**GIVEN PASSAGE:**
━━━━
We found a VHS tape while visiting my grandmother last summer. My mother, brother, grandmother and I knew there was footage of a past family reunion on it, so we popped it into the video player.
It didn’t start with footage from the reunion.
Nona, my great-grandmother who immigrated to Massachusetts from Naples, Italy, in the early 1900s, sat at a kitchen table. One of her daughters, who is my Great-Aunt Bena, and Nona’s granddaughter Rebecca were asking about her life. In a thick accent, she told the story of coming to the United States with her sister and her mother as a young girl; sometimes she’d slip into Italian and a bit of the story would be lost to us.
It was the first time I heard the voices of four generations in one room.
Then the video cut to the reunion. We all fell into a specific role for watching: my brother laughed at the snarky jokes the cousins exchanged; my mom would comment on how young everyone looked and how little some had changed; I stared hungrily at every frame that contained my grandfather, who I had so few memories of outside the hospital visits when I was little; and my grandmother named everyone who appeared — a difficult feat for someone watching a fuzzy video of more than 50 people.
She’s the only one left who can do that.
As I grew up, my grandmother’s sisters were diagnosed with dementia, and one by one their memories begin slipping away. Her brother Tony and sister Lily died when I was young, so I remember very little of them.
I didn’t quite understand what dementia meant when my mother first tried to explain it to me when I was in elementary school. It seemed more like a catalyst for funny stories: Bena, always the precocious one, had even less of a filter than usual, and Jo, her sister, would sometimes go off on adventures that sent people into a panic, but almost always ended in laughter.
It was when they stopped recognizing me, I understood. Then they didn’t know who my mother was — but they always knew my grandmother.
Bena died several years ago, then Jo died last week. I was never as close with them as I am with my grandmother, Viola.
When my mom told me about Jo on Thursday, she said my grandmother called to say Jo was failing fast, and they should visit her in the coming day or two. A few minutes after hanging up, she said my grandmother called again to say Jo was gone.
“That’s so fast,” I said. “There was no chance to say goodbye.”
“She’s been saying goodbye to them for a long time,” my mom said.
━━━━
**AVAILABLE DATA:**

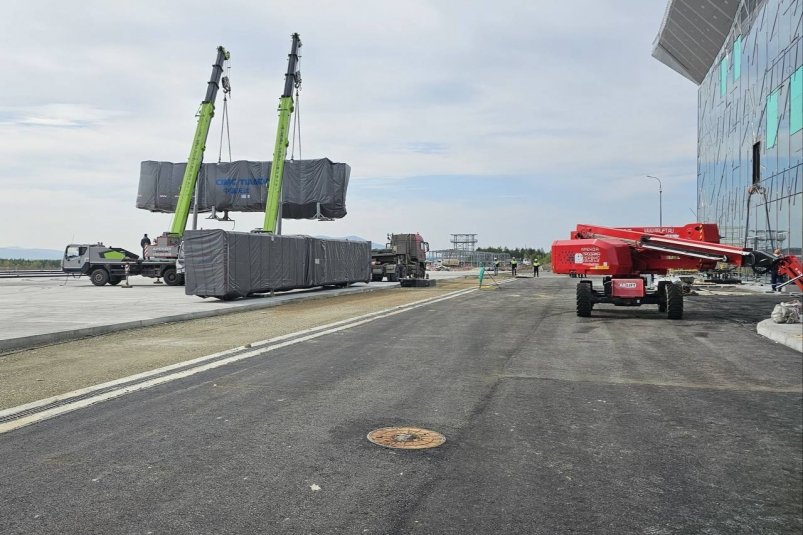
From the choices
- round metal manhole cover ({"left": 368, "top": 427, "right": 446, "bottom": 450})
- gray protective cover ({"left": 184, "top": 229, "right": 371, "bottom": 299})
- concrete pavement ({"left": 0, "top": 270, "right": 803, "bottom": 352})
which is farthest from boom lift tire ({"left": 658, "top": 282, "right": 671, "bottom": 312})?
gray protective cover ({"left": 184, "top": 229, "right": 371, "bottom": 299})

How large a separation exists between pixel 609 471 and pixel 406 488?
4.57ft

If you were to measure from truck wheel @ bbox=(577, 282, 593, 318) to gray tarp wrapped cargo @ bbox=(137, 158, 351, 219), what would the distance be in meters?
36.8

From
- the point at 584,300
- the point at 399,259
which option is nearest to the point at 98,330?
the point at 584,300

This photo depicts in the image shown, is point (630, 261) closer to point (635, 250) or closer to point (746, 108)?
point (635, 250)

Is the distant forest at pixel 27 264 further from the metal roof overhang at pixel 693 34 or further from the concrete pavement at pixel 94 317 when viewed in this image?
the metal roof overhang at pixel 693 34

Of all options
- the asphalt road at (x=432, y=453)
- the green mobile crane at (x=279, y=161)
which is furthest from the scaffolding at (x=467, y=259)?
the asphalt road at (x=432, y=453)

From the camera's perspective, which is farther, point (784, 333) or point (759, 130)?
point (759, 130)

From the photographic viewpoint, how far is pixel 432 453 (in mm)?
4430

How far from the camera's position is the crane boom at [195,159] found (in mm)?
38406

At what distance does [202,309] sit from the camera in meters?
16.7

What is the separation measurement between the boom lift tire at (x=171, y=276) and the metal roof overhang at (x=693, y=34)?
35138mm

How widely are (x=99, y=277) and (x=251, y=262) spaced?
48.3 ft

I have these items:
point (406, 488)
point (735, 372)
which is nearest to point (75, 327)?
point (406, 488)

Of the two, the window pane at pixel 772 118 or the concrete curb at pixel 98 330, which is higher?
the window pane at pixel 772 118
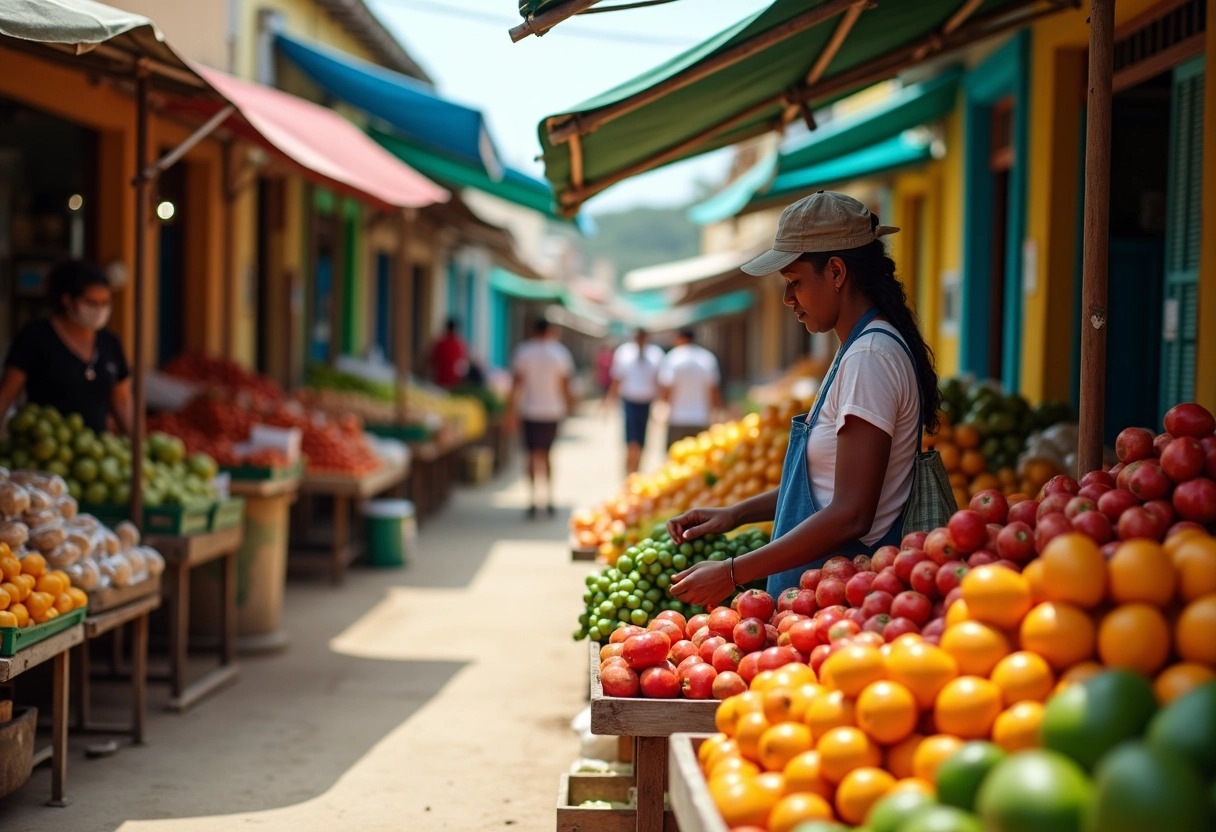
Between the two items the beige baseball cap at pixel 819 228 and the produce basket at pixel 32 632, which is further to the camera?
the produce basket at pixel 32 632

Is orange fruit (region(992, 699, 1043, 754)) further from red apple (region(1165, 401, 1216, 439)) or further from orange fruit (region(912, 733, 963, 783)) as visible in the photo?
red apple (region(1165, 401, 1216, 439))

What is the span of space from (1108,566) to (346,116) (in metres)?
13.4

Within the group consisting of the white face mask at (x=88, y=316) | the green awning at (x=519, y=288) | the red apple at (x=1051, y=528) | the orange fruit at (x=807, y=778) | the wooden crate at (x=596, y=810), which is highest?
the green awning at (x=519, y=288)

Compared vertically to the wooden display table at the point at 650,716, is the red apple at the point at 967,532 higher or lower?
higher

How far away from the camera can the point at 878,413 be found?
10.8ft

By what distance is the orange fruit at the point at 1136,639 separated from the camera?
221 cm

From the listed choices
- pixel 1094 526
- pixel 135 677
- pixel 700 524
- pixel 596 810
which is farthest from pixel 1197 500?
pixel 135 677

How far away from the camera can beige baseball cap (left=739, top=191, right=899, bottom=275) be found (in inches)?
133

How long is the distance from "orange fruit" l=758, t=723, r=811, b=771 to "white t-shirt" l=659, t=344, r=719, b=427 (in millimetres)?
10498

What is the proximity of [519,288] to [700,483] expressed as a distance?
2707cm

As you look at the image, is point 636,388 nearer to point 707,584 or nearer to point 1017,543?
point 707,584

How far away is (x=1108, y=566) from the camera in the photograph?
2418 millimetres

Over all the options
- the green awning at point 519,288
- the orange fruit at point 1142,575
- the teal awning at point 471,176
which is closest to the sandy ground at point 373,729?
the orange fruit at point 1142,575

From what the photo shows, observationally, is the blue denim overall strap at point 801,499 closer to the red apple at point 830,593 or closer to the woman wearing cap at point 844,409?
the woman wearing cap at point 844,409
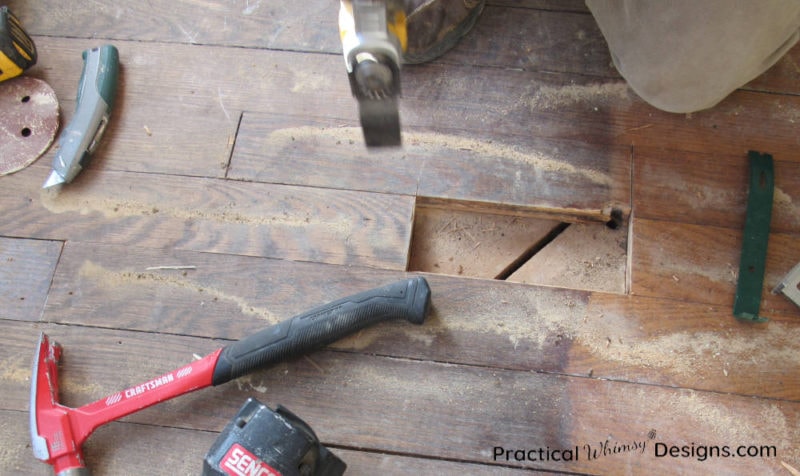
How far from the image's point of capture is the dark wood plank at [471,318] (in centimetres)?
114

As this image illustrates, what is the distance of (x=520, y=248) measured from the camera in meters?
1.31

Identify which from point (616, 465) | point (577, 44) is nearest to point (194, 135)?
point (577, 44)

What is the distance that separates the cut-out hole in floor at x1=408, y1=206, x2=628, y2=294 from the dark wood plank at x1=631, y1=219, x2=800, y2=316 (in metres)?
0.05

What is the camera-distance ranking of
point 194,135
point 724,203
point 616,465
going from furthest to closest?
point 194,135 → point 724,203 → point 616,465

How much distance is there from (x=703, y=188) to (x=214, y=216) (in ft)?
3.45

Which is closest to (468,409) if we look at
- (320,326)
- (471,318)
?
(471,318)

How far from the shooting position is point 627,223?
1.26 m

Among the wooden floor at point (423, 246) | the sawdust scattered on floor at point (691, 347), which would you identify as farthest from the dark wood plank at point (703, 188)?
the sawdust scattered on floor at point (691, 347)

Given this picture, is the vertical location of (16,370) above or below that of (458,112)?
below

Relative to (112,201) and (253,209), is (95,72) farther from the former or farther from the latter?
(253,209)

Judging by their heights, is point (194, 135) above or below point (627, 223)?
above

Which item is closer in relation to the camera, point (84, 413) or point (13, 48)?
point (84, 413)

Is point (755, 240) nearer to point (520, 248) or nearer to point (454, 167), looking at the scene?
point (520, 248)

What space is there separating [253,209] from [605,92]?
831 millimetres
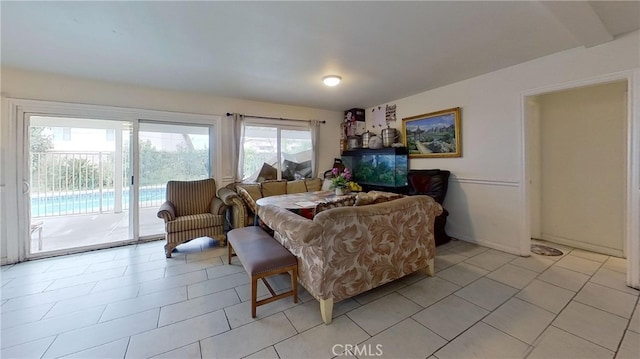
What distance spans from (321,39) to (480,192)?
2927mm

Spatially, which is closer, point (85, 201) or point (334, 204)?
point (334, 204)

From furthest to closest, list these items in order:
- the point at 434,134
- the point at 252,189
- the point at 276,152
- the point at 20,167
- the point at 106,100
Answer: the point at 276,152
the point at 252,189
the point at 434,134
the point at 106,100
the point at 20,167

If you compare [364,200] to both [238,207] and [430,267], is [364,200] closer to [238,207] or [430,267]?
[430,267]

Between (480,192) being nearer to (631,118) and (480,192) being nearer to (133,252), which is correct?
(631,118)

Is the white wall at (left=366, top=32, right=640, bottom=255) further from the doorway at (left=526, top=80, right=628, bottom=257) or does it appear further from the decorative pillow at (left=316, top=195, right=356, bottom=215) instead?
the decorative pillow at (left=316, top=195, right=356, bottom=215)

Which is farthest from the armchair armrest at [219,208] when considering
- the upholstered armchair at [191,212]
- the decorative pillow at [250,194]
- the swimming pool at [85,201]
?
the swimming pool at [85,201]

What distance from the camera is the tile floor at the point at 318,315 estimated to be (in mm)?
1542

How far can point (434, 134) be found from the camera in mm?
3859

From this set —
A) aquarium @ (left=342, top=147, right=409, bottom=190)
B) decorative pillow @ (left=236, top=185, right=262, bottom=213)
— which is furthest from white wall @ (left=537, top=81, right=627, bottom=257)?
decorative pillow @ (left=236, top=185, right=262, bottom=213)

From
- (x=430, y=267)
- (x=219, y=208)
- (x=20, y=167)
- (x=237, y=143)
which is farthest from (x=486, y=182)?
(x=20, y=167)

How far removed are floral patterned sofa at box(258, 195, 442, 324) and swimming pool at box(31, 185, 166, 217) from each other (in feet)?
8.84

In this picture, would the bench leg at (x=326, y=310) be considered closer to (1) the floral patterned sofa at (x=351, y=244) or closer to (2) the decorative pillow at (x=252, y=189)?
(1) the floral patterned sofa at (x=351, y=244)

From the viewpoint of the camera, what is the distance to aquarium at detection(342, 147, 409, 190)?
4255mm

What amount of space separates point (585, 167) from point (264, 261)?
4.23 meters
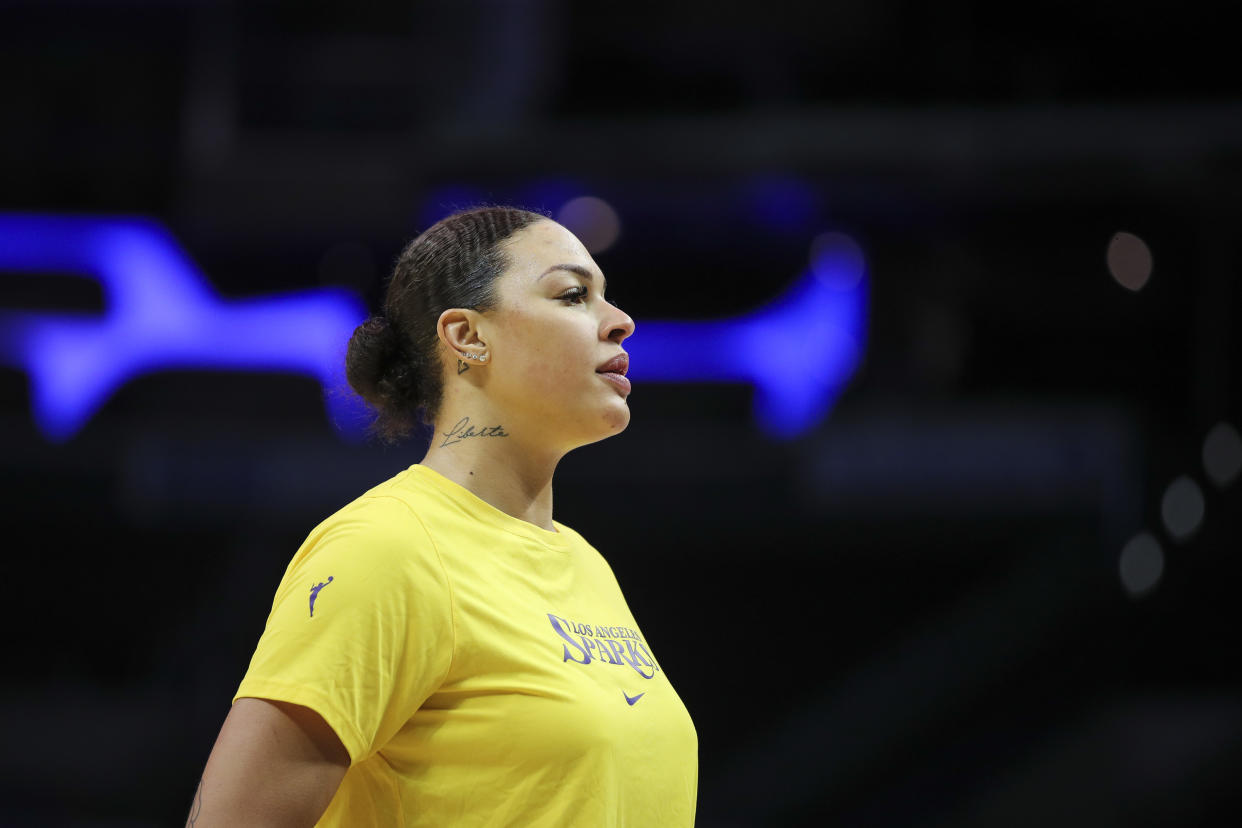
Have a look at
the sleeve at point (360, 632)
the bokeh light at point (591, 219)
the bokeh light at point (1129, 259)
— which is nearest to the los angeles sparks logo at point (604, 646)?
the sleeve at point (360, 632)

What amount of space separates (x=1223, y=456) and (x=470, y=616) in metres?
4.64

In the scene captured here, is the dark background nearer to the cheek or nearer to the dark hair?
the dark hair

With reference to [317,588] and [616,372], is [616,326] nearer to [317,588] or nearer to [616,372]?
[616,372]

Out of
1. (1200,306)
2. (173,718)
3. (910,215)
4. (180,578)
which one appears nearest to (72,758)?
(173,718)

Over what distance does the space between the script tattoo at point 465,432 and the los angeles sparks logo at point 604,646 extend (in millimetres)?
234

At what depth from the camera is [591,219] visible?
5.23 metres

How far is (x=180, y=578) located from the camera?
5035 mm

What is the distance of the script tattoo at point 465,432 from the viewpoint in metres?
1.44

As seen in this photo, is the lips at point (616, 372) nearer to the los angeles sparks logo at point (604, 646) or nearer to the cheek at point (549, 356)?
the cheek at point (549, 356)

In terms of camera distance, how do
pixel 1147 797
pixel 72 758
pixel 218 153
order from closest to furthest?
━━━━
**STUDY QUESTIONS:**
A. In the essay, the people watching the tape each fell into a role while the reunion footage played. List each person together with what they did.
B. Decide whether each statement agrees with the essay. Answer yes or no, and quote the words that settle it.
(i) Nona came to the United States as a young girl with her sister and her mother.
(ii) The tape began with footage from the family reunion.
(iii) Jo died several years ago.

**RESPONSES:**
A.
- The brother laughed at the snarky jokes the cousins exchanged.
- The mother commented on how young everyone looked and how little some had changed.
- The narrator stared hungrily at every frame that contained the grandfather.
- The grandmother named everyone who appeared.

B.
(i) Yes: "she told the story of coming to the United States with her sister and her mother as a young girl"
(ii) No: "It didn’t start with footage from the reunion."
(iii) No: "Bena died several years ago, then Jo died last week."